So Here We Are

Whenever two or three people I know and follow, on Twitter, get together and have a conversation, Twitter actively attempts to involve me. Even on Tweetdeck, that interaction appears unavoidable. With my tech hat on there are clearly very good reasons why doing this is a good idea for the growth of the platform overall. Talking is, after all, the point.

However, it’s a lie, clear falsehood. It’s the equivalent of what used to happen in the playground at secondary school when someone wanted gossip to make them the centre of attention. I am well aware of the level of interaction at play on any given day, and these people would not, do not include me. It is an attempt to drive passive engagement, and I detest it.

It also drags me into issues I am often already trying to avoid.

This is, I will freely admit, the reason why some people I really like are at present muted. Mutes don’t stop the direct @ when someone talks to you with your username. Crucially it doesn’t remove likes or retweets being visible on Tweetdeck, at least initially. It allows me to acknowledge those who are my more enthusiastic supporters, who refuse to engage directly (for whatever reason).

However, of late, it means that certain discussions and arguments are unavoidable, however hard I attempt to curate. Part of this journey is realising I cannot fix everything, and I would be foolish to try, because the energy expended by doing so does and has deflected me from my path. Many people have commented on the downsides. I am going to take their advice too, because they care about me personally.

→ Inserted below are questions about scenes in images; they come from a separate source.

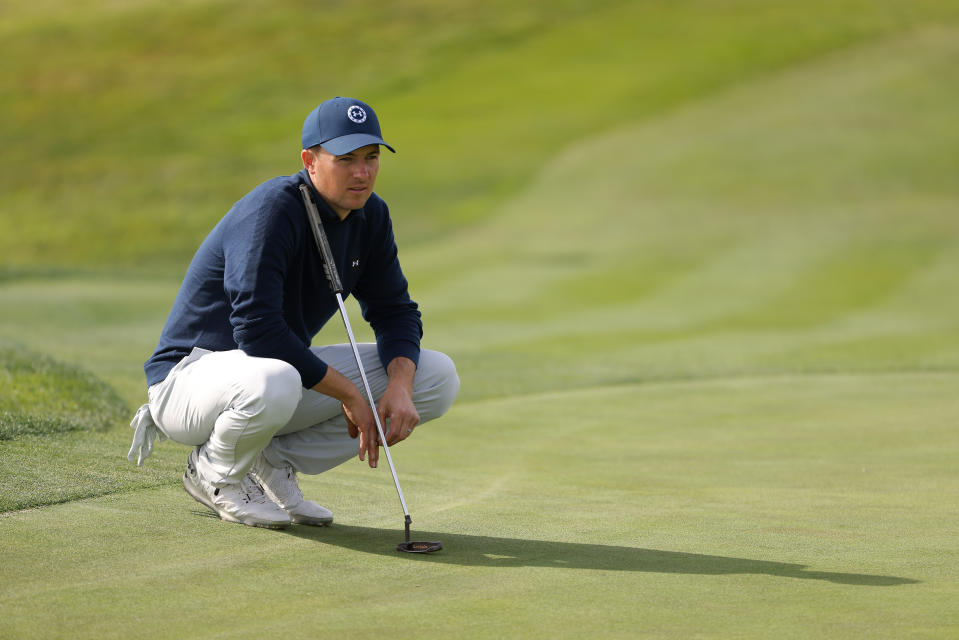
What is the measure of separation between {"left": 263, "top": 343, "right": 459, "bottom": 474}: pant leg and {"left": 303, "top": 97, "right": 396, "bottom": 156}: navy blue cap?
2.87 feet

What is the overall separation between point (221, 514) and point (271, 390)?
1.95ft

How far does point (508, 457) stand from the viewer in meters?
6.27

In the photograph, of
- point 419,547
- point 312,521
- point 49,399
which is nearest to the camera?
point 419,547

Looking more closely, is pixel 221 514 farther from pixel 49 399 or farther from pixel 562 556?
pixel 49 399

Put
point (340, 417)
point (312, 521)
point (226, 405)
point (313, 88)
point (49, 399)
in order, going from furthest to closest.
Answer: point (313, 88)
point (49, 399)
point (340, 417)
point (312, 521)
point (226, 405)

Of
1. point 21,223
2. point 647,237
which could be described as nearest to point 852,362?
point 647,237

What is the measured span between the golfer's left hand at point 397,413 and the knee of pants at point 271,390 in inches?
14.6

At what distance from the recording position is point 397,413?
4.28m

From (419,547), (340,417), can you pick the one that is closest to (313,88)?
(340,417)

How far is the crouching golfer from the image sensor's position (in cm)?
404

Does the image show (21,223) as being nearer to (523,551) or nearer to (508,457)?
(508,457)

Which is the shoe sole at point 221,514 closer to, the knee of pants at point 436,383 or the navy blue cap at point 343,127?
the knee of pants at point 436,383

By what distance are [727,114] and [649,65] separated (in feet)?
13.4

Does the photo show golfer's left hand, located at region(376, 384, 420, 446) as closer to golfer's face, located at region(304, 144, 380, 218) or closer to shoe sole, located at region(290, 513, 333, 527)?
shoe sole, located at region(290, 513, 333, 527)
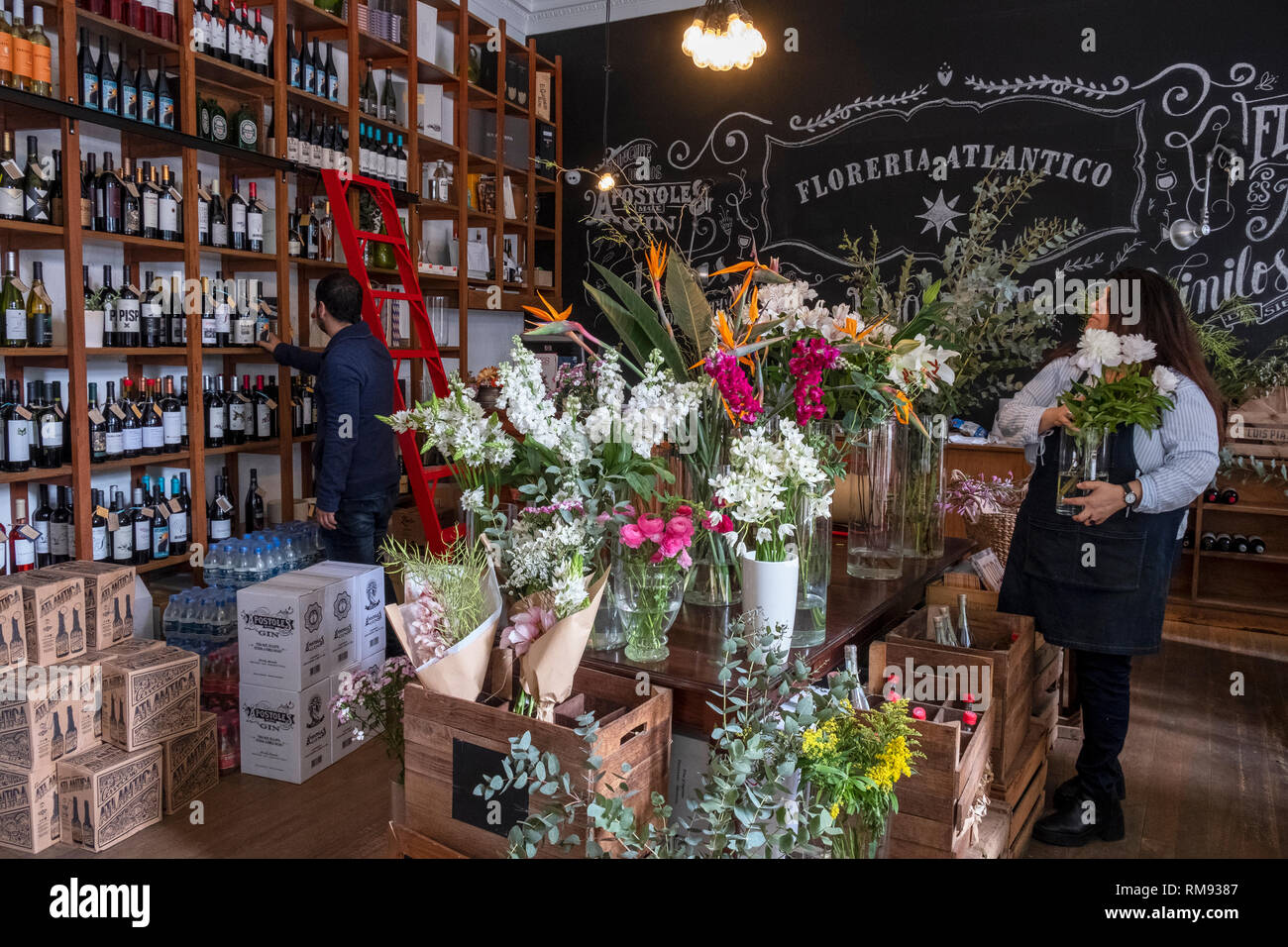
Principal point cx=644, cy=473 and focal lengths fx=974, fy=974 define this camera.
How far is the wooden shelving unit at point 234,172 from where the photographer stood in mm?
3510

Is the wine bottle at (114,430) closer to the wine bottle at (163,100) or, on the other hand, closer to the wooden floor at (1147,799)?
the wine bottle at (163,100)

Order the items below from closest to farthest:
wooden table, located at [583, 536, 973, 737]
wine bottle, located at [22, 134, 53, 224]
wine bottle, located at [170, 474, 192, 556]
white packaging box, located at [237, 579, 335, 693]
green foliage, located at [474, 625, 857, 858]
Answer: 1. green foliage, located at [474, 625, 857, 858]
2. wooden table, located at [583, 536, 973, 737]
3. white packaging box, located at [237, 579, 335, 693]
4. wine bottle, located at [22, 134, 53, 224]
5. wine bottle, located at [170, 474, 192, 556]

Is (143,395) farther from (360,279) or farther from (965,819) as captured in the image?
(965,819)

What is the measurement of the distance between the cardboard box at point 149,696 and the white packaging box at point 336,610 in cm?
38

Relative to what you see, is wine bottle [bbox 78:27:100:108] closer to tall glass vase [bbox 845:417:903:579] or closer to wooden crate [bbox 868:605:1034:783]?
tall glass vase [bbox 845:417:903:579]

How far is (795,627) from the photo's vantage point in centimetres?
186

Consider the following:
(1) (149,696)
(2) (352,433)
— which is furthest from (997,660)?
(2) (352,433)

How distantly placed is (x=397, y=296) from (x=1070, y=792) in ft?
11.2

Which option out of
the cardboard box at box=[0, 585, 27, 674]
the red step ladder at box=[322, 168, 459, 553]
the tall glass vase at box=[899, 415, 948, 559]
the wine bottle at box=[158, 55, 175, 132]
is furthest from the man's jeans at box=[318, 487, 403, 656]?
the tall glass vase at box=[899, 415, 948, 559]

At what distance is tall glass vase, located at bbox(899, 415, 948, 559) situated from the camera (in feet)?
8.18

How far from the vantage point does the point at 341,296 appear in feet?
12.8

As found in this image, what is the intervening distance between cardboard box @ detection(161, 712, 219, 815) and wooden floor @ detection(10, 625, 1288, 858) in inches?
1.9

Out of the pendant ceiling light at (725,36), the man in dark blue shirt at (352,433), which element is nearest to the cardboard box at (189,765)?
the man in dark blue shirt at (352,433)

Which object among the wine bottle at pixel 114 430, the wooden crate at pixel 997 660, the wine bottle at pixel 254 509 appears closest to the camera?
the wooden crate at pixel 997 660
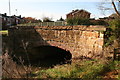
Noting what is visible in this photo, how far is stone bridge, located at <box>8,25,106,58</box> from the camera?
1244 centimetres

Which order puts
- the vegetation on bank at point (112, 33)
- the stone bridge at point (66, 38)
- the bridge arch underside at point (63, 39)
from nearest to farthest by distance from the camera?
1. the vegetation on bank at point (112, 33)
2. the stone bridge at point (66, 38)
3. the bridge arch underside at point (63, 39)

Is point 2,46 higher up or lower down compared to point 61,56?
higher up

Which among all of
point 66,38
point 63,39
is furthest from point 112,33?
point 63,39

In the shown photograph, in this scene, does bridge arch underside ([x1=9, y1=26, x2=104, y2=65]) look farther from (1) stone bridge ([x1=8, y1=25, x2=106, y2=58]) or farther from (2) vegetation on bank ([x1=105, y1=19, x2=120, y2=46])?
(2) vegetation on bank ([x1=105, y1=19, x2=120, y2=46])

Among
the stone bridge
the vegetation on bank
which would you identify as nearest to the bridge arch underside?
the stone bridge

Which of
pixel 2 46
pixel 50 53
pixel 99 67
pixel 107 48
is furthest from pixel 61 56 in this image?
pixel 99 67

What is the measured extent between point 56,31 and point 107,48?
269 inches

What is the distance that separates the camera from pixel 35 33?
727 inches

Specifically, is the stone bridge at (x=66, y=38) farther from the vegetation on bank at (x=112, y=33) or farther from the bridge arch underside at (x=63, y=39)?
the vegetation on bank at (x=112, y=33)

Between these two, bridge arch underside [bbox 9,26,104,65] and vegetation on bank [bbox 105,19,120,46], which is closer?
vegetation on bank [bbox 105,19,120,46]

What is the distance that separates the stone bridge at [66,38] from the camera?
12443 mm

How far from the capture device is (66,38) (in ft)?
51.1

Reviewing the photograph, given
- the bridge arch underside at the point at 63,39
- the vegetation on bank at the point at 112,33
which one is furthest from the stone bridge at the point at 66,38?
the vegetation on bank at the point at 112,33

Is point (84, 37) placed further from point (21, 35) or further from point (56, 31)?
point (21, 35)
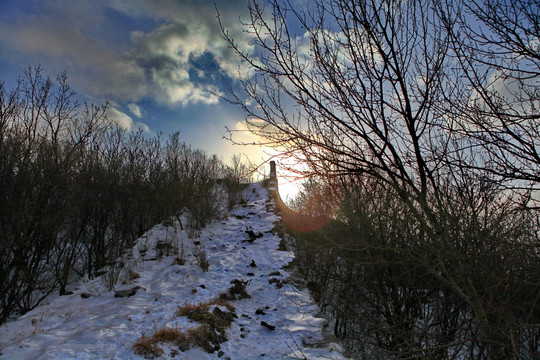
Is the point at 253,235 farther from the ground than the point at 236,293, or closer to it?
farther from the ground

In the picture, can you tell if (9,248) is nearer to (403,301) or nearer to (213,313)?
(213,313)

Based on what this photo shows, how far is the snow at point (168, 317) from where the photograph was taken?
3332 millimetres

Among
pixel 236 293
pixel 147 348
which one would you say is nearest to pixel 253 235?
pixel 236 293

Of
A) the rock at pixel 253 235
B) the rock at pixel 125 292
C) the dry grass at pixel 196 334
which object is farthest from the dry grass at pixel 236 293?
the rock at pixel 253 235

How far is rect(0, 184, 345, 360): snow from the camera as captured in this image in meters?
3.33

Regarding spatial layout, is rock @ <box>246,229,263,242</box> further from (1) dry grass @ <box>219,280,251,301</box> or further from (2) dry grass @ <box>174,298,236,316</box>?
(2) dry grass @ <box>174,298,236,316</box>

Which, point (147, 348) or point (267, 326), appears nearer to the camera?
point (147, 348)

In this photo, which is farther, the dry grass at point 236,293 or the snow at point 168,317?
the dry grass at point 236,293

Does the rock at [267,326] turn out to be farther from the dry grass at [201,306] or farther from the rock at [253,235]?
the rock at [253,235]

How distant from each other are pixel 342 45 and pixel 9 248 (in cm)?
615

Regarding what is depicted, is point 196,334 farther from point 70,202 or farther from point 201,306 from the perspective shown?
point 70,202

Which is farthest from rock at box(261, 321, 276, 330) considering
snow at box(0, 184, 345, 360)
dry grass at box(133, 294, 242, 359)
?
dry grass at box(133, 294, 242, 359)

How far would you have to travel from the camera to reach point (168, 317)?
425 cm

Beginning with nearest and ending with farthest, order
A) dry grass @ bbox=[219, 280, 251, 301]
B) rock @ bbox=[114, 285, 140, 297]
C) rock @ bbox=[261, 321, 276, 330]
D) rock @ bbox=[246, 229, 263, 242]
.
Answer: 1. rock @ bbox=[261, 321, 276, 330]
2. rock @ bbox=[114, 285, 140, 297]
3. dry grass @ bbox=[219, 280, 251, 301]
4. rock @ bbox=[246, 229, 263, 242]
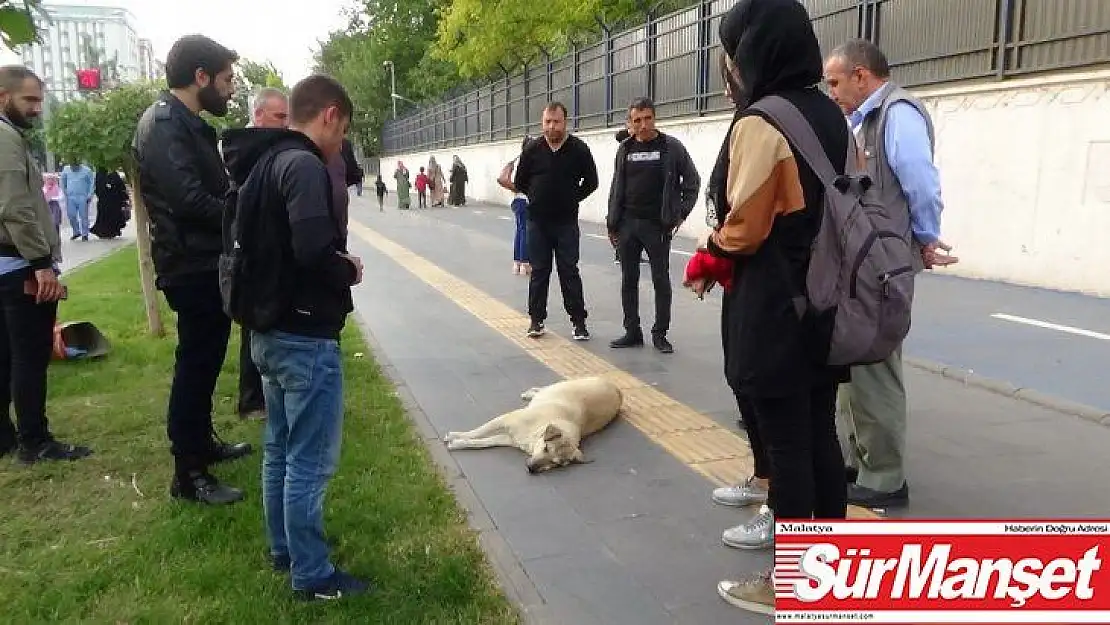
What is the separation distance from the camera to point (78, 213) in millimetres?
18703

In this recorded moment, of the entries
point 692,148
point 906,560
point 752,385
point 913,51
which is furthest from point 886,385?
point 692,148

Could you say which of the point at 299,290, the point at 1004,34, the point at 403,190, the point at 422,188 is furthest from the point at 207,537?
the point at 422,188

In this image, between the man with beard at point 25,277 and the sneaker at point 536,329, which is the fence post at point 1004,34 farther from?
the man with beard at point 25,277

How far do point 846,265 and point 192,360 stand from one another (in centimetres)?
294

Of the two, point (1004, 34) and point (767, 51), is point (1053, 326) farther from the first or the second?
point (767, 51)

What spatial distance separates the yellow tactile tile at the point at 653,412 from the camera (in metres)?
4.43

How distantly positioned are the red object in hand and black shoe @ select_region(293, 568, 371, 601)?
163cm

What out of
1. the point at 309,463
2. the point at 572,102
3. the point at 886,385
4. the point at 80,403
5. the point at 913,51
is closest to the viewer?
the point at 309,463

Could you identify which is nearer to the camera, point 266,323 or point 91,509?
point 266,323

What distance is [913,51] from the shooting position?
1168 cm

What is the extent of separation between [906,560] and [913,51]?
437 inches

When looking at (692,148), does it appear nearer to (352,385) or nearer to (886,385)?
(352,385)

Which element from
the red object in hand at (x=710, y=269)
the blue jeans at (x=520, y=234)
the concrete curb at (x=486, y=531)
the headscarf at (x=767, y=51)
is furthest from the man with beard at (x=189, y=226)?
the blue jeans at (x=520, y=234)

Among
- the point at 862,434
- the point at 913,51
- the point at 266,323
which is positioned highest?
the point at 913,51
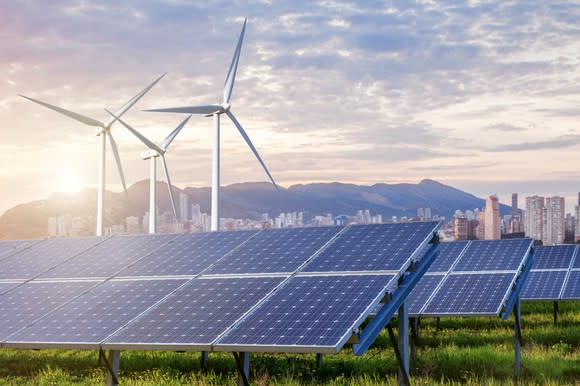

I know this not through here say, but through personal interaction.

It is apparent to most now how important virtual interactions are in modern life, and being able to place a measure of control on what takes place is as important as keeping your real life manageable. Watching other people make the same mistakes you have does make you want to wade in and point out the hypocrisy. It is not worth the effort.

Asking people if they need help is a better way forward. It requires far less assumptive reasoning: if someone says they are struggling, then that’s your cue. Again, it can’t (and won’t) help you save everybody. That remains the impossibility that it takes a lifetime to shake and will, if you are that person, wrack you with guilt when it becomes apparent you missed someone else’s cry for help.

All you will ever do is your best.

What bothers me the most right now are those people who depend on the Internet for their livelihood, who know what good can (and does) happen here yet continue to malign it because it gets them attention. We all know someone like this, and I watch people do this daily, in the hope it might illicit some sympathy. That’s not how this works. We see right through you.

By far the most successful people on Twitter are ignoring the fact they’re not being successful and just doing what needs to be done. When your creativity and enthusiasm shines through, amazing things happen. I’ve only just discovered this revelation, and it is still sometimes a bit hard to balance with everything else but the results are, it must be said, transformative.

Stop talking a rubbish game, and start changing your outlook.